— Start MATERIAL TO PROCESS —

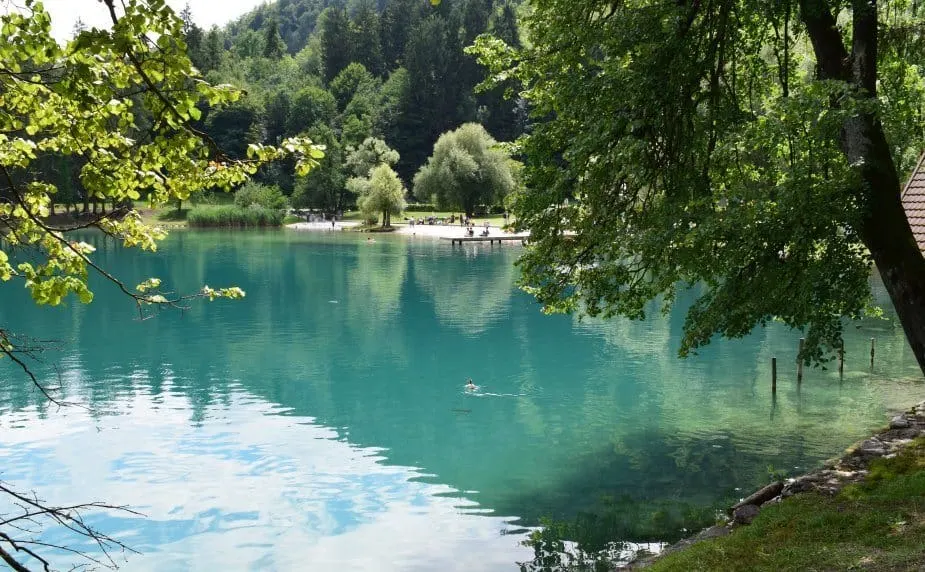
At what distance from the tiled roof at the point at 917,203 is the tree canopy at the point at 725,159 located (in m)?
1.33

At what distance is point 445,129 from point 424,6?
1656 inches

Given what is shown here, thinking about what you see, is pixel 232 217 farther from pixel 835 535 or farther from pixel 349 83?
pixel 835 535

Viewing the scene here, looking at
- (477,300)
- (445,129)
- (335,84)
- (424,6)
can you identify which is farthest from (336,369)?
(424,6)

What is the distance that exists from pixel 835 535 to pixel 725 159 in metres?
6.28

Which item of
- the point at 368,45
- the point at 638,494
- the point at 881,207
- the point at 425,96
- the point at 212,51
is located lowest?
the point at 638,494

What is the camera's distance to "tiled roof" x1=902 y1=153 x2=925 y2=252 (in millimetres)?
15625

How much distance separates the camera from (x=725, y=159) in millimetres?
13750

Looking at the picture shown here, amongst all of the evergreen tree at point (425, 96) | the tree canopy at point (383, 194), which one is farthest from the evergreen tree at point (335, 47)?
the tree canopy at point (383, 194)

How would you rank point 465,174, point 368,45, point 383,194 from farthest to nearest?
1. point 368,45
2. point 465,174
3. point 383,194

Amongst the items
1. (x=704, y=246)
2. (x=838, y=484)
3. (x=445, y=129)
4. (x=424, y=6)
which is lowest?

— End MATERIAL TO PROCESS —
— Start MATERIAL TO PROCESS —

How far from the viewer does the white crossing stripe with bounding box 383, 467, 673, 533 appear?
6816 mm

— End MATERIAL TO PROCESS —
— Start MATERIAL TO PROCESS —

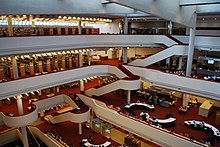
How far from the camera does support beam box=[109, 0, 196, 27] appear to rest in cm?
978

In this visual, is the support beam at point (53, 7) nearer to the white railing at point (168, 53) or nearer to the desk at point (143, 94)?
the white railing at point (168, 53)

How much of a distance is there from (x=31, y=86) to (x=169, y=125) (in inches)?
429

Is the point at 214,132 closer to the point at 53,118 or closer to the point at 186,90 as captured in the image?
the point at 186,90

— End MATERIAL TO PROCESS —

> **JOB**
Transcribe the part of the material above that opens with the line containing "Amongst the items" and closes with the line containing "which is lowest?", keeping each line unchanged.

> **SOLUTION TO THIS TASK**
Amongst the items
1. (x=704, y=246)
2. (x=838, y=484)
3. (x=445, y=129)
4. (x=424, y=6)
which is lowest?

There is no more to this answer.